Hitchcock did a few stage-to-screen jobs ("Rope," "I Confess!"), often sandwiched in between bigger projects with multiple locations. In the same year, 1954, he also directed "Rear Window," which is similar to "Dial M" in the way the same setting can be exploited in different ways. By the mid- to -late 1950s, Hitchcock's films tended to be veritable travel pictures like "North by Northwest" and "Vertigo."
Ray Milland is the star, though it's remembered today for being one of Grace Kelly's first major film roles. (Most people have forgotten she got her start primarily as a television actress.) The period of 1954-55 was a fertile period for Hitchcock and Kelly, as she would also be featured in "Rear Window" and "To Catch A Thief." By 1956 she was done with the movies, trading her status as Hollywood princess to become a real-life one.
Milland plays Tony Wendice, a recently retired tennis pro who relies on his wife Margot (Kelly) for money. A clever, erudite fellow who enjoys his creature comforts, Tony wouldn't mind so much except that Margot has been cheating on him with Mark Halliday (Robert Cummings), an American mystery novelist. After a year away, Mark has returned to England to claim Margot permanently, and Tony is out to do away with her and get his inheritance while he can.
The plot is a labyrinthine twist of clues and plots and intrigue. The short version is that Tony blackmails a wayward old school chum, Charles Swann (Anthony Dawson) into strangling Margot while he and Mark are at a stag party. Thus his rival for his wife's affection will provide his alibi.
As Mark cautions about constructing the perfect crime in real life versus fiction, things go horribly awry. Margot fights off Swann and kills him with her knitting shears.

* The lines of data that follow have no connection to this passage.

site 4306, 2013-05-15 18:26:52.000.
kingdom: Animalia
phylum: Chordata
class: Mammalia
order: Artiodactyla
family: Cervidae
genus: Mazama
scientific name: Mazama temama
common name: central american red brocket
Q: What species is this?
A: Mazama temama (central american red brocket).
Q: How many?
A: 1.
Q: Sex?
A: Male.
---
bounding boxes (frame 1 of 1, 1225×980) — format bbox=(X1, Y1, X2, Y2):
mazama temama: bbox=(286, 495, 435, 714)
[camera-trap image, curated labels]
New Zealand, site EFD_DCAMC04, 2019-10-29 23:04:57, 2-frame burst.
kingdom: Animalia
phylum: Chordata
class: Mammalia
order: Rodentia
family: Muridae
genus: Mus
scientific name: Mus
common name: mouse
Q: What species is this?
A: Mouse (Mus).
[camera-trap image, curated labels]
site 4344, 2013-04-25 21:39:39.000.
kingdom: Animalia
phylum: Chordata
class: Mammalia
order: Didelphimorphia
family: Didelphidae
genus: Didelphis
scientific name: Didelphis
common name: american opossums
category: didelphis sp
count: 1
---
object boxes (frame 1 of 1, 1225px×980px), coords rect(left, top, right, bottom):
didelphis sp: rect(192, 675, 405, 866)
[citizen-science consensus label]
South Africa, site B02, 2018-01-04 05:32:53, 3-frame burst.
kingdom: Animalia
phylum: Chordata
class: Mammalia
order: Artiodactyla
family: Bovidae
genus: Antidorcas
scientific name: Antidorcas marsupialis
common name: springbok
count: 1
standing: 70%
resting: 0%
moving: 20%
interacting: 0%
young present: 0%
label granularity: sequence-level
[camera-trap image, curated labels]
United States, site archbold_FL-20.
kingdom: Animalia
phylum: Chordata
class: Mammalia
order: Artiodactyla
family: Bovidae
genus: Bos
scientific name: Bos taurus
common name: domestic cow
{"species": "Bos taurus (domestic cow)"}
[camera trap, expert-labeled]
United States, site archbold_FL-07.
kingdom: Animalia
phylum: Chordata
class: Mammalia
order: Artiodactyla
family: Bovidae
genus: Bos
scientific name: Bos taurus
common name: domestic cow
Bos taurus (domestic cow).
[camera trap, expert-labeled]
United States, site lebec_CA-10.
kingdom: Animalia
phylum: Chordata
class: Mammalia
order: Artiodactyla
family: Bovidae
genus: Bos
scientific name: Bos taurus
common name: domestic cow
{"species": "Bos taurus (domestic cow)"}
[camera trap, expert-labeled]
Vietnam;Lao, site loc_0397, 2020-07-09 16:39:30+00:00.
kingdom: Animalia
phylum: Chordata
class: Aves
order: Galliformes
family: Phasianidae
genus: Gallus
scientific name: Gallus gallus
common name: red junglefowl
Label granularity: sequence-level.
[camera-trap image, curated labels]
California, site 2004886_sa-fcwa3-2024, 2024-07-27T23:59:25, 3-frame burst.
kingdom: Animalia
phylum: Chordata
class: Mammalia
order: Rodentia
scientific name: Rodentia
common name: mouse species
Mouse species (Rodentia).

The second half of the movie concerns Tony having to adjust his plot on the fly, managing to plant evidence to make it seem as if Margot intentionally killed Swann because he was blackmailing her with evidence of her affair with Mark.
It has a lot to do with missing love letters and the presence or absence of latch keys. I suppose it works well enough for a stage potboiler, but for the more verite demands of cinema, it seems like a whole lot of flimsy evidence upon which to indict a murderer.
John Williams has a nice role as Chief Inspector Hubbard, the crafty detective who subtly stalks Tony's web of lies and manipulations. I loved the moment where he begs for more credit to be given to veteran policemen like himself to overcome the work of "a gifted amateur" like Tony.
It's a typical Hitchcockian thriller, as he slowly stirs the pot of brewing suspense. I do have to say the biggest weakness of the film is the character of Mark Halliday, who spends 9/10ths of the movie as a naive patsy, and suddenly manages to come up with enough brilliant deductions in the final sequence to put Sherlock Holmes to shame.